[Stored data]
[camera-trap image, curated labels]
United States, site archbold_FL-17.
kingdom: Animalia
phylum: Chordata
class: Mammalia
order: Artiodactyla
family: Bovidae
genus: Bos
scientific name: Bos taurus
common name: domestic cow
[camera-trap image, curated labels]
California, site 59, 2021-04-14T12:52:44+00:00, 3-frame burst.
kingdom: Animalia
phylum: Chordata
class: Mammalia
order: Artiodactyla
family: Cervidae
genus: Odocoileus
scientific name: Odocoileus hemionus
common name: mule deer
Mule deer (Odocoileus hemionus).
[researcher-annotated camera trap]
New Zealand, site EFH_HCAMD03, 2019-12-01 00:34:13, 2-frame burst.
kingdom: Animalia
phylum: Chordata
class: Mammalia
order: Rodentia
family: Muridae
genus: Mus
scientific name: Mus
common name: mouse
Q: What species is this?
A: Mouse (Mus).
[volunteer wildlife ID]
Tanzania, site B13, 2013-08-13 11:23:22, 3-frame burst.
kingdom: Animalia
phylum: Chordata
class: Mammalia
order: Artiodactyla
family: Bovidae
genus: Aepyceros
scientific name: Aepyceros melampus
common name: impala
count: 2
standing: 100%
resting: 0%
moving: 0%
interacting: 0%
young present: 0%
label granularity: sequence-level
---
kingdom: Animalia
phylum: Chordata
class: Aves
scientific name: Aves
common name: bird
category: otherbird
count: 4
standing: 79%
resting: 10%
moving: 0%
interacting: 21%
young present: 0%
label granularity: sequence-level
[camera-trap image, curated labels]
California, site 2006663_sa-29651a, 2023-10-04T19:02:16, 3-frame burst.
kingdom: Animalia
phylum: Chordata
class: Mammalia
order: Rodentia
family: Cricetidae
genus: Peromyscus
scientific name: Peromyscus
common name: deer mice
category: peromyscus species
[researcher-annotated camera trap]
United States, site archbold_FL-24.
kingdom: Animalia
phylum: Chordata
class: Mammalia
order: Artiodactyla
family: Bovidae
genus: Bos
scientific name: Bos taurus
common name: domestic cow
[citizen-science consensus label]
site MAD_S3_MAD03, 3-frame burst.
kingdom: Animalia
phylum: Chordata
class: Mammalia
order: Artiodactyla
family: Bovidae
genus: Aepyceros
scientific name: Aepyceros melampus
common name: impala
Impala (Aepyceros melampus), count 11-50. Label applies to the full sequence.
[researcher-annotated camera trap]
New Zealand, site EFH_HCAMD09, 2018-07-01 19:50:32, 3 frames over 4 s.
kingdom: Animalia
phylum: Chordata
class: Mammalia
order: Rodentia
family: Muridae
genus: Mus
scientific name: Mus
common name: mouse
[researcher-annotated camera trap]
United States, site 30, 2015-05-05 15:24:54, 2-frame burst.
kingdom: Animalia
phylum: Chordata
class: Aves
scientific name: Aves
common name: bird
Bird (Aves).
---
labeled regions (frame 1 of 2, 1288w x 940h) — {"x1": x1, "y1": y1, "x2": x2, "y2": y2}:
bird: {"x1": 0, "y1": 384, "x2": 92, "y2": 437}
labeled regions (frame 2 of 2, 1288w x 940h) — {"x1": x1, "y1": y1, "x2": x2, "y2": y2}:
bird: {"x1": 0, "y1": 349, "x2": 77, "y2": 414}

Task goal
Each entry must be retyped exactly as it was written above.

Result below
[camera-trap image, curated labels]
United States, site archbold_FL-17.
kingdom: Animalia
phylum: Chordata
class: Mammalia
order: Artiodactyla
family: Bovidae
genus: Bos
scientific name: Bos taurus
common name: domestic cow
[camera-trap image, curated labels]
California, site 59, 2021-04-14T12:52:44+00:00, 3-frame burst.
kingdom: Animalia
phylum: Chordata
class: Mammalia
order: Artiodactyla
family: Cervidae
genus: Odocoileus
scientific name: Odocoileus hemionus
common name: mule deer
Mule deer (Odocoileus hemionus).
[researcher-annotated camera trap]
New Zealand, site EFH_HCAMD03, 2019-12-01 00:34:13, 2-frame burst.
kingdom: Animalia
phylum: Chordata
class: Mammalia
order: Rodentia
family: Muridae
genus: Mus
scientific name: Mus
common name: mouse
Q: What species is this?
A: Mouse (Mus).
[volunteer wildlife ID]
Tanzania, site B13, 2013-08-13 11:23:22, 3-frame burst.
kingdom: Animalia
phylum: Chordata
class: Mammalia
order: Artiodactyla
family: Bovidae
genus: Aepyceros
scientific name: Aepyceros melampus
common name: impala
count: 2
standing: 100%
resting: 0%
moving: 0%
interacting: 0%
young present: 0%
label granularity: sequence-level
---
kingdom: Animalia
phylum: Chordata
class: Aves
scientific name: Aves
common name: bird
category: otherbird
count: 4
standing: 79%
resting: 10%
moving: 0%
interacting: 21%
young present: 0%
label granularity: sequence-level
[camera-trap image, curated labels]
California, site 2006663_sa-29651a, 2023-10-04T19:02:16, 3-frame burst.
kingdom: Animalia
phylum: Chordata
class: Mammalia
order: Rodentia
family: Cricetidae
genus: Peromyscus
scientific name: Peromyscus
common name: deer mice
category: peromyscus species
[researcher-annotated camera trap]
United States, site archbold_FL-24.
kingdom: Animalia
phylum: Chordata
class: Mammalia
order: Artiodactyla
family: Bovidae
genus: Bos
scientific name: Bos taurus
common name: domestic cow
[citizen-science consensus label]
site MAD_S3_MAD03, 3-frame burst.
kingdom: Animalia
phylum: Chordata
class: Mammalia
order: Artiodactyla
family: Bovidae
genus: Aepyceros
scientific name: Aepyceros melampus
common name: impala
Impala (Aepyceros melampus), count 11-50. Label applies to the full sequence.
[researcher-annotated camera trap]
New Zealand, site EFH_HCAMD09, 2018-07-01 19:50:32, 3 frames over 4 s.
kingdom: Animalia
phylum: Chordata
class: Mammalia
order: Rodentia
family: Muridae
genus: Mus
scientific name: Mus
common name: mouse
[researcher-annotated camera trap]
United States, site 30, 2015-05-05 15:24:54, 2-frame burst.
kingdom: Animalia
phylum: Chordata
class: Aves
scientific name: Aves
common name: bird
Bird (Aves).
---
labeled regions (frame 1 of 2, 1288w x 940h) — {"x1": x1, "y1": y1, "x2": x2, "y2": y2}:
bird: {"x1": 0, "y1": 384, "x2": 92, "y2": 437}
labeled regions (frame 2 of 2, 1288w x 940h) — {"x1": x1, "y1": y1, "x2": x2, "y2": y2}:
bird: {"x1": 0, "y1": 349, "x2": 77, "y2": 414}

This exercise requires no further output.